*Exercise directions*: Could you switch "Long-Lasting" to "Durable" in the items below and write them out again with nothing else changed? Leave out the pictures.

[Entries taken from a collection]
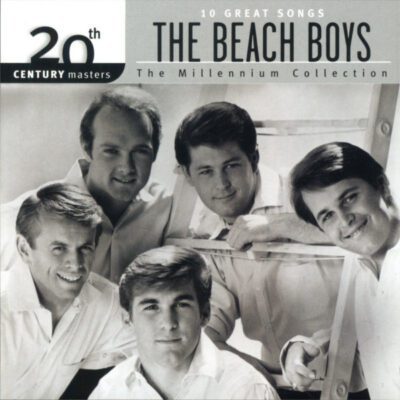 The Beach Boys - 10 Great Songs (CD, Comp)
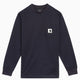 Maglietta con grafica a maniche lunghe Carhartt WIP x F.C. Real Bristol Unisex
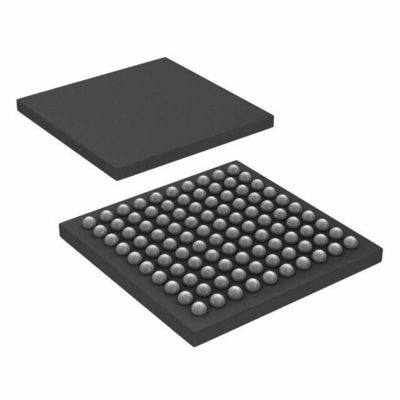 Микроконтроллеры ATXMEGA128A1U-C7U и врезанный обломок IC MCU процессоров ВНЕЗАПНЫЙ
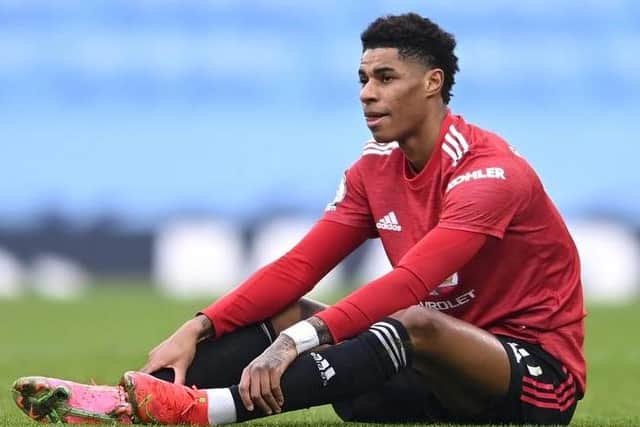 Marcus Rashford
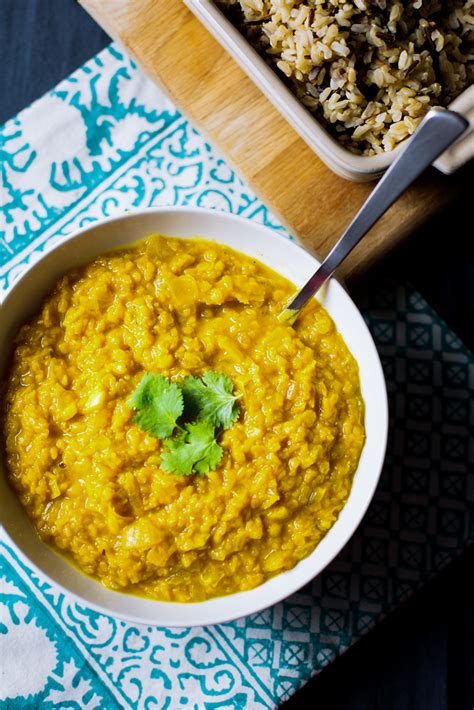 spicy-indian-dahl-potluck-at-oh-my-veggies image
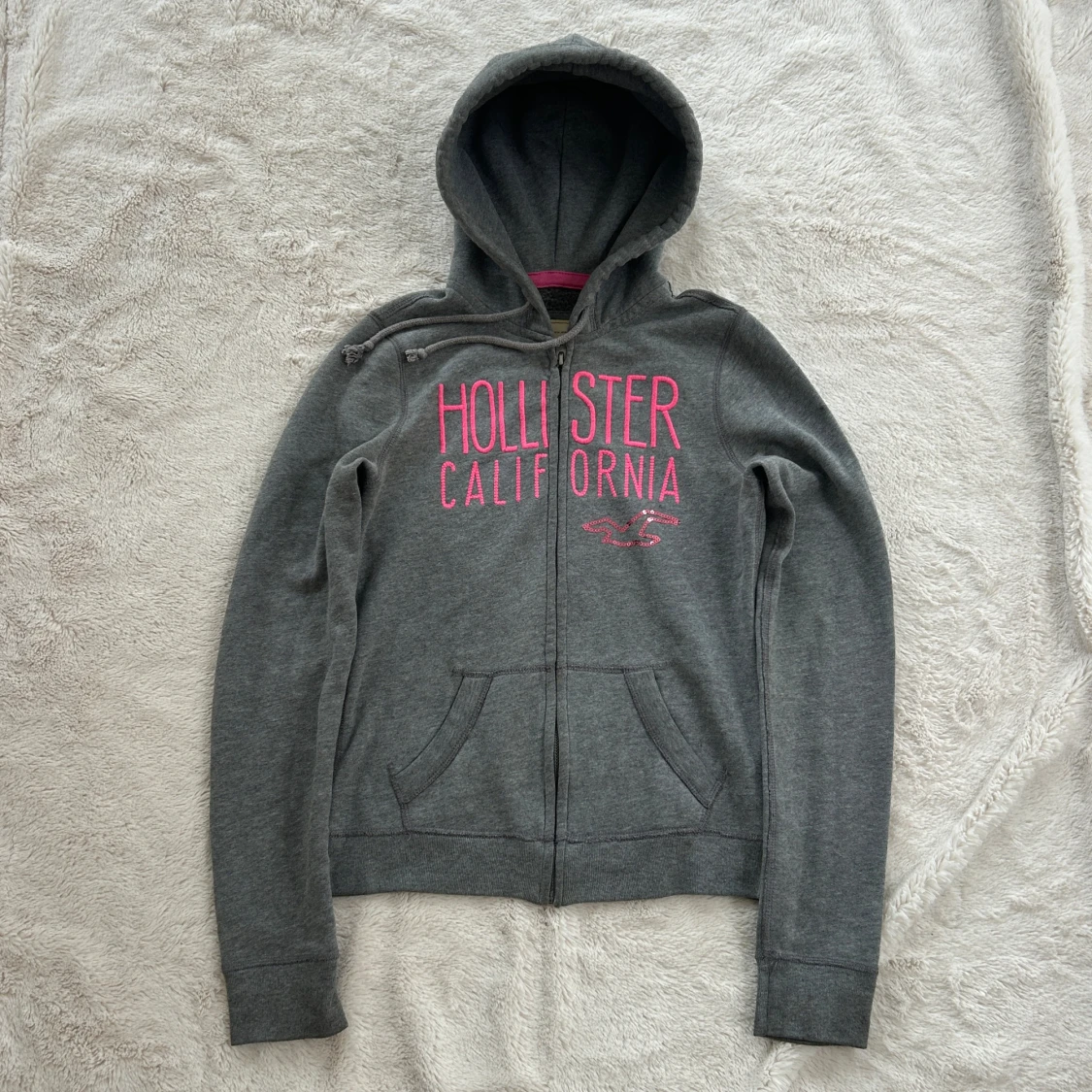 Hollister zip - 1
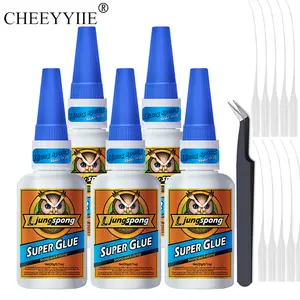 OfficePro Ultra-Strong Glue - Long-Lasting Bond for Stationery, Crafts & Office Supplies | Fast-Drying & Odor-Free Formula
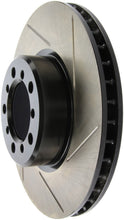 Load image into Gallery viewer, StopTech Slotted Sport Brake Rotor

*Answer box*:
 The Beach Boys - 10 Great Songs (CD, Comp)
 Maglietta con grafica a maniche lunghe Carhartt WIP x F.C. Real Bristol Unisex
 Микроконтроллеры ATXMEGA128A1U-C7U и врезанный обломок IC MCU процессоров ВНЕЗАПНЫЙ
 Marcus Rashford
 spicy-indian-dahl-potluck-at-oh-my-veggies image
 Hollister zip - 1
 OfficePro Ultra-Strong Glue - Durable Bond for Stationery, Crafts & Office Supplies | Fast-Drying & Odor-Free Formula
 Load image into Gallery viewer, StopTech Slotted Sport Brake Rotor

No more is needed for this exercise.